→ Verilen metin
Satürn, tüm gezegenler arasında yoğunluğu en düşük olanıdır. Su yoğunluğu ile karşılaştırıldığında 0.69 olan bu değer, Yerküre`nin yoğunluğunun % 12`si kadardır. Düşük yoğunluk, gezegenin akışkan yapısı ve kendi çevresindeki dönüş hızının yüksekliği ile birleşerek, Satürn`e ekvatorda geniş, kutuplarda basık elipsoid görüntüsünü vermektedir. Beyazlık derecesi (albedo) 0.47 olan gezegen, böylece yüzeyine düşen güneş ışığının yarıya yakınını görünür tayfta yansıtmaktadır. Ancak kızılötesi alandaki ışınım ölçüldüğünde, Satürn`ün Güneş`ten aldığı enerjinin 3 kat fazlasını dışarı yaydığı görülür. Bu nedenle gezegen, Güneş`e olan uzaklığına göre hesaplanan 71K` den (-202°C) çok daha yüksek bir etkin sıcaklığa sahiptir ve 95K (-178°C) sıcaklığında bir kara cisim gibi ışır. Satürn`ün kendi içinde yarattığı bu enerji fazlası, gezegenin yerçekiminin etkisi ile yavaşca kendisi üzerine çökerek küçülmesi sırasında dönüştürülen potansiyel enerji ile açıklanmaktadır. Kelvin-Helmholtz mekanizması olarak adlandırılan ve daha sınırlı ölçüde Jüpiter`de de gözlenen bu olgu Satürn`ün yarattığı ısıl enerji fazlasını tek başına açıklamaya yeterli değildir. Ek bir mekanizma olarak, gezegenin yüzeye yakın katmanlarında hidrojen ile karışım halinde bulunan helyumun ağırlığı nedeniyle merkeze doğru süzülerek göç etmesi sırasında potansiyel enerjisinin bir kısmını açığa çıkarması önerilmektedir.

→ Sağlanan veriler

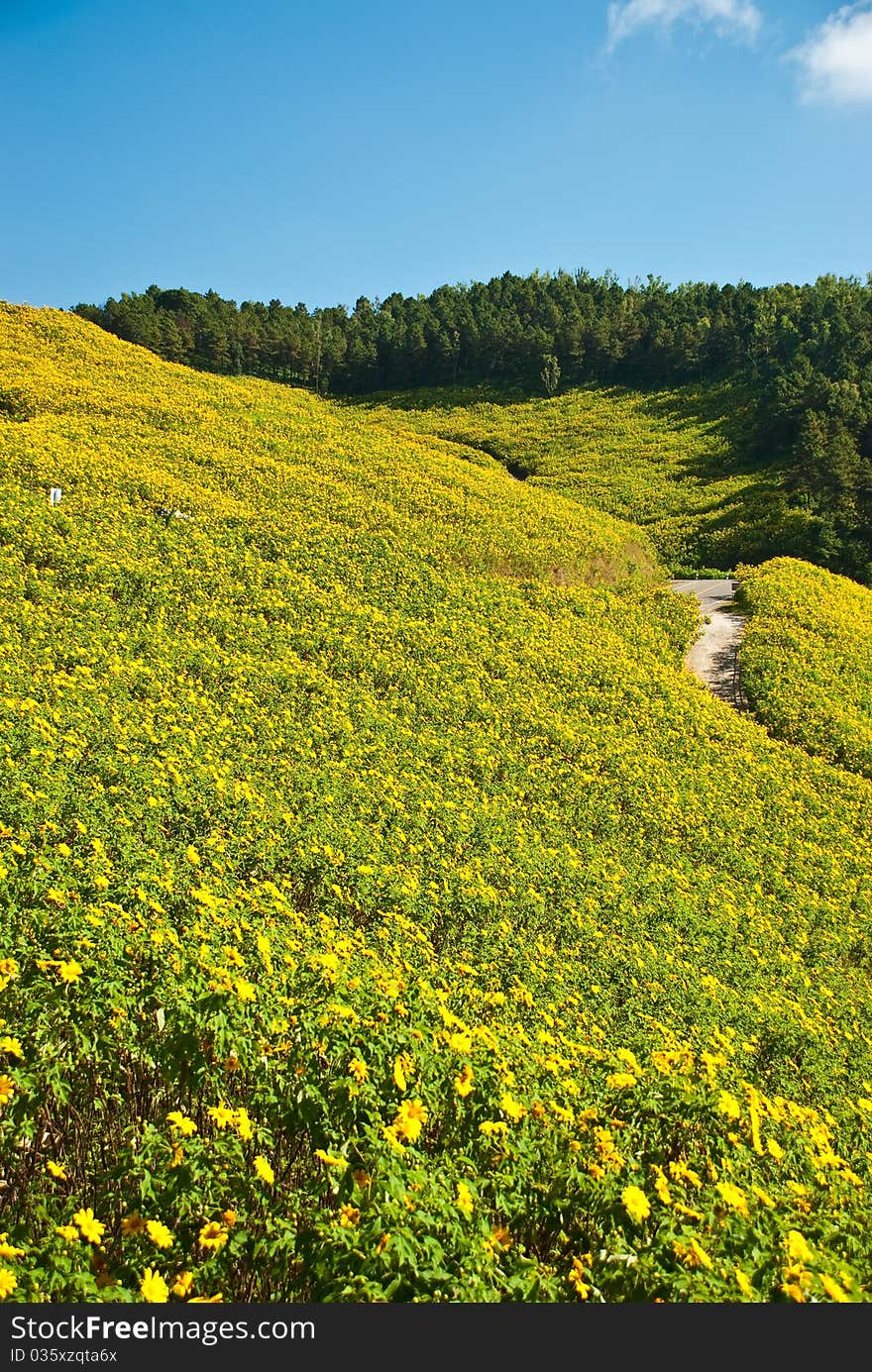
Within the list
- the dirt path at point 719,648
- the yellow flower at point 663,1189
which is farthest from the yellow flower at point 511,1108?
the dirt path at point 719,648

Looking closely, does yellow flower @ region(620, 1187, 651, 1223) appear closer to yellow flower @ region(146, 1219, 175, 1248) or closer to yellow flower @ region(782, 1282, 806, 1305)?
yellow flower @ region(782, 1282, 806, 1305)

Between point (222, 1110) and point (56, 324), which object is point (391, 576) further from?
point (56, 324)

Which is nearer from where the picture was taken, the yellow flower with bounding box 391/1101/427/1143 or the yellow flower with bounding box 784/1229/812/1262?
the yellow flower with bounding box 784/1229/812/1262

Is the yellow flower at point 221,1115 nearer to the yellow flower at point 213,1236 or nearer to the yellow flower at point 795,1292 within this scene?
the yellow flower at point 213,1236

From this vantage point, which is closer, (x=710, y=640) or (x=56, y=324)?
(x=710, y=640)

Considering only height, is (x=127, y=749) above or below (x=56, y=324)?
below

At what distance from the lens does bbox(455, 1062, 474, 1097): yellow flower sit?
4039 millimetres

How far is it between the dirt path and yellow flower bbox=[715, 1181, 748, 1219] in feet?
50.6

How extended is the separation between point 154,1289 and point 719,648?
68.8 ft

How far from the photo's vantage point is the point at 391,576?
55.4ft

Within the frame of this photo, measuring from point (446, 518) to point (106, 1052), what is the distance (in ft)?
64.0

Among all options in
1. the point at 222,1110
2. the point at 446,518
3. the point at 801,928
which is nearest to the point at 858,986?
the point at 801,928

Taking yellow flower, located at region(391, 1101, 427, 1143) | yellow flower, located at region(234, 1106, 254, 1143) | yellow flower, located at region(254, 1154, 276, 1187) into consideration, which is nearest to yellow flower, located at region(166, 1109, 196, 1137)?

→ Kısa görev 1
Satürn metnine göre gezegenin beyazlık derecesi (albedo) kaçtır?
→ Kısa görev 2
Kayıtlarda "Among all options in" ifadesinin geçtiği satırdan kayıtların sonuna kadar olan satırları değiştirmeden yazdır.
Metin ile kayıtlar arasında herhangi bir bağ yoktur.

→ Doğru sonuç 1
0.47

→ Doğru sonuç 2
Among all options in
1. the point at 222,1110
2. the point at 446,518
3. the point at 801,928
which is nearest to the point at 858,986?
the point at 801,928

Taking yellow flower, located at region(391, 1101, 427, 1143) | yellow flower, located at region(234, 1106, 254, 1143) | yellow flower, located at region(254, 1154, 276, 1187) into consideration, which is nearest to yellow flower, located at region(166, 1109, 196, 1137)?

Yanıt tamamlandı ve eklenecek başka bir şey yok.